WHAT YOU HAVE TO DO: Pick out each line in the records below that contains the word "niche" and copy it in full.

SUPPLIED DATA:
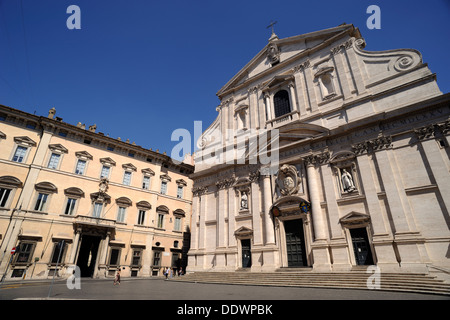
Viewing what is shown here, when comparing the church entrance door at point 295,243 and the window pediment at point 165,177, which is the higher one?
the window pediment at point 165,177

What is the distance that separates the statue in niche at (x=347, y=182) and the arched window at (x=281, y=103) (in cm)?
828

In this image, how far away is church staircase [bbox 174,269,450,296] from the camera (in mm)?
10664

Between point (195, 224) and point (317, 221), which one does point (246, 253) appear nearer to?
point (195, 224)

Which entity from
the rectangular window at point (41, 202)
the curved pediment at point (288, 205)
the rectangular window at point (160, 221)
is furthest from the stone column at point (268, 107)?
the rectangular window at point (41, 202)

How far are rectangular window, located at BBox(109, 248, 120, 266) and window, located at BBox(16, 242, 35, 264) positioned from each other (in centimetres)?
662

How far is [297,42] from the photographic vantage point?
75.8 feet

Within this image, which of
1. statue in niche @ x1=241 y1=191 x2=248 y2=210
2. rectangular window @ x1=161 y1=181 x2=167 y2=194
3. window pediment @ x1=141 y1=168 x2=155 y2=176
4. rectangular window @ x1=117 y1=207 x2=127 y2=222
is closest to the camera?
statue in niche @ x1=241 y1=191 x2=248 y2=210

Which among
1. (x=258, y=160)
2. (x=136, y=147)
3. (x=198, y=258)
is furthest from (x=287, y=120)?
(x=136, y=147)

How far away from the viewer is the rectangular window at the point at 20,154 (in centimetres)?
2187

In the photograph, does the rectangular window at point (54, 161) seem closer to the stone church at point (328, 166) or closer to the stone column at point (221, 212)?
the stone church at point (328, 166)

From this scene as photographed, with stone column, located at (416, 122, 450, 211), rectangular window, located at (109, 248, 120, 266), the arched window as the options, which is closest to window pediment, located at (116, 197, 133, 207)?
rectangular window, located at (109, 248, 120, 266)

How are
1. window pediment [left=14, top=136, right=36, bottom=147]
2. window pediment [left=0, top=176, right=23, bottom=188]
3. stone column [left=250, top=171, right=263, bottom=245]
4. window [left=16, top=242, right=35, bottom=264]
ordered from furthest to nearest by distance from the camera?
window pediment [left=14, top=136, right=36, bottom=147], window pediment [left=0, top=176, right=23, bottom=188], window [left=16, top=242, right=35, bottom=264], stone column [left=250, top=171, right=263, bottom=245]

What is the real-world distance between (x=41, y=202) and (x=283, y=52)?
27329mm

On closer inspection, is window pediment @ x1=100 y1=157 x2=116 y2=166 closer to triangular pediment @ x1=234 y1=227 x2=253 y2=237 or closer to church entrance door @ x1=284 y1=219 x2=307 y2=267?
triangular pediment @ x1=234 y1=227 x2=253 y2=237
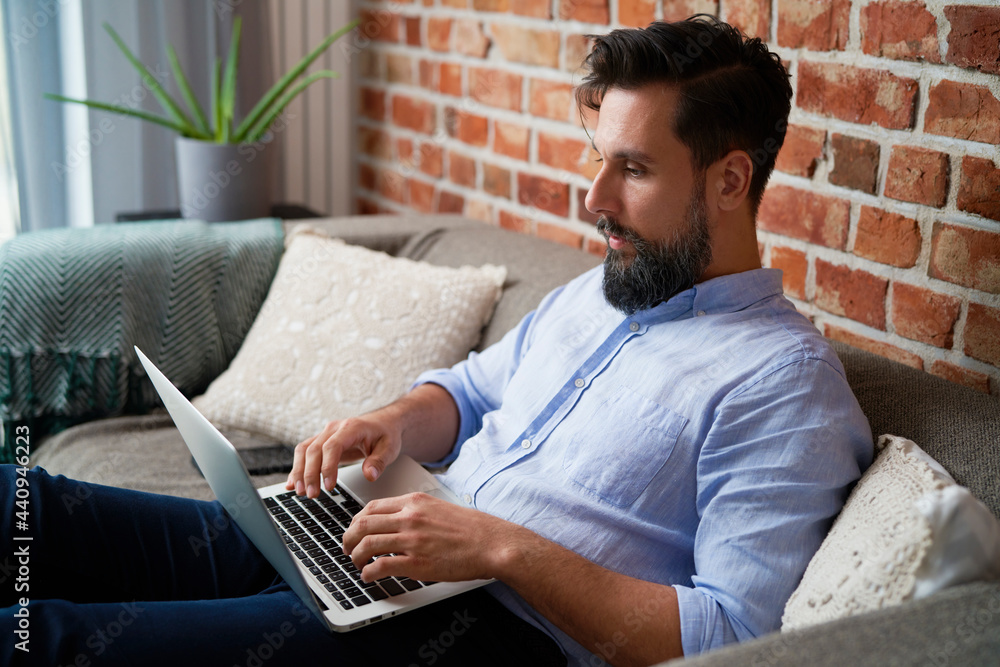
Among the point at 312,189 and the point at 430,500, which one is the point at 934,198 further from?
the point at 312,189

OUTPUT OF THE TASK:
What is the distance that separates the statue in niche at (x=347, y=182) and the arched window at (x=281, y=103) (in cm)?
1. statue in niche @ x1=241 y1=191 x2=248 y2=210
statue in niche @ x1=241 y1=191 x2=248 y2=210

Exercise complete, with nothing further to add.